Saved entries:
○ ○ ○
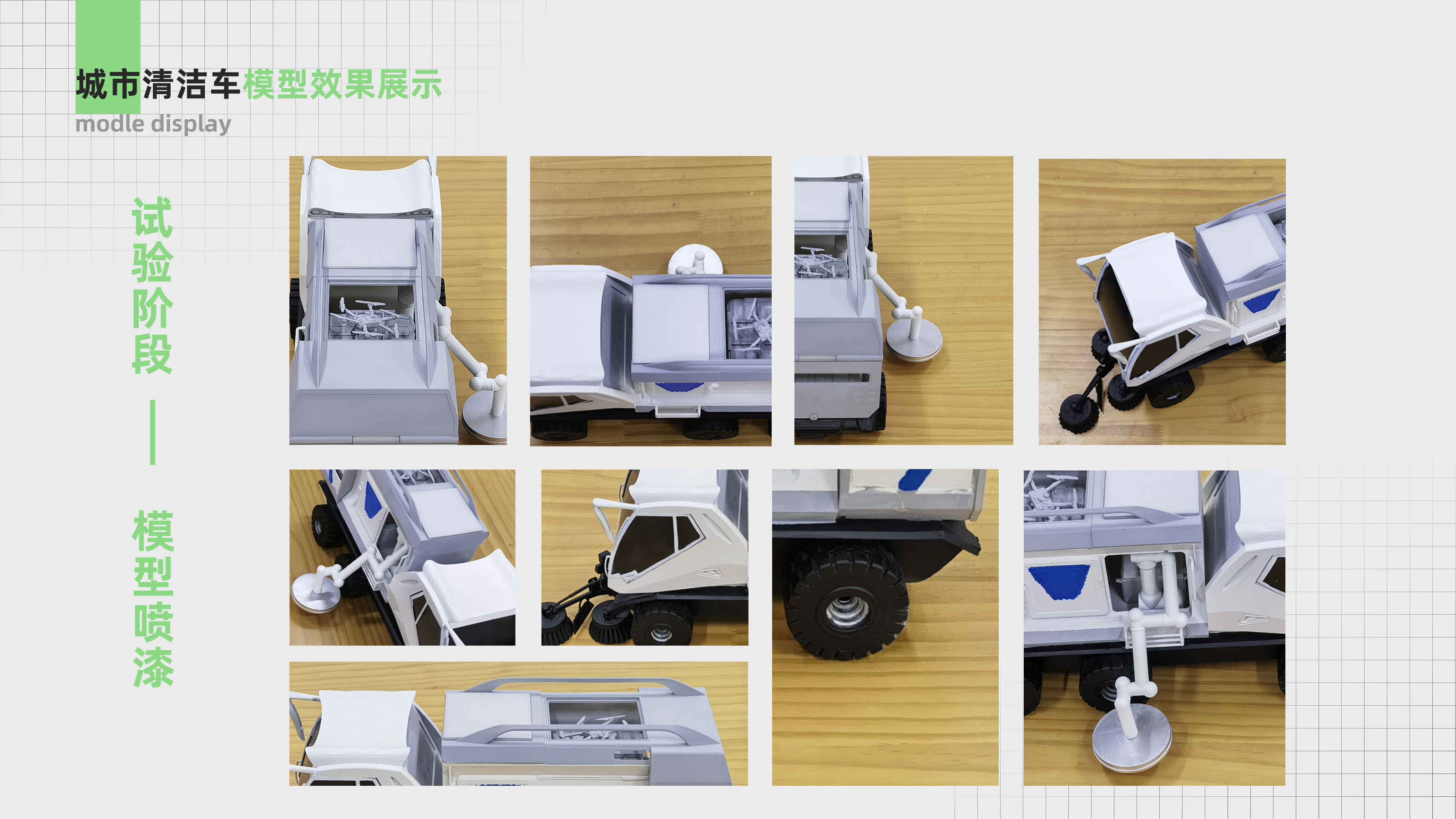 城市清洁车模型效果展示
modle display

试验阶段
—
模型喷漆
○ ○ ○
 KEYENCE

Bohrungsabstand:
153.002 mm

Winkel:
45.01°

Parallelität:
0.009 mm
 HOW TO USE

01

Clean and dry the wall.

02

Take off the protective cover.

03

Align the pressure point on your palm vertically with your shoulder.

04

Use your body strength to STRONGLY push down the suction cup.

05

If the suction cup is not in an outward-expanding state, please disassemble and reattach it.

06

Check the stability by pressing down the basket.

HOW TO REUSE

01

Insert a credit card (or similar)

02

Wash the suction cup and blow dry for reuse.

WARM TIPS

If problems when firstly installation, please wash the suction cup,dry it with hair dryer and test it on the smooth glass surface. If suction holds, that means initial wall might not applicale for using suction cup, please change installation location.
○ ○ ○
■ What you should do
From the data above, copy each line where the string "suction" appears.

■ Task result
Use your body strength to STRONGLY push down the suction cup.
If the suction cup is not in an outward-expanding state, please disassemble and reattach it.
Wash the suction cup and blow dry for reuse.
If problems when firstly installation, please wash the suction cup,dry it with hair dryer and test it on the smooth glass surface. If suction holds, that means initial wall might not applicale for using suction cup, please change installation location.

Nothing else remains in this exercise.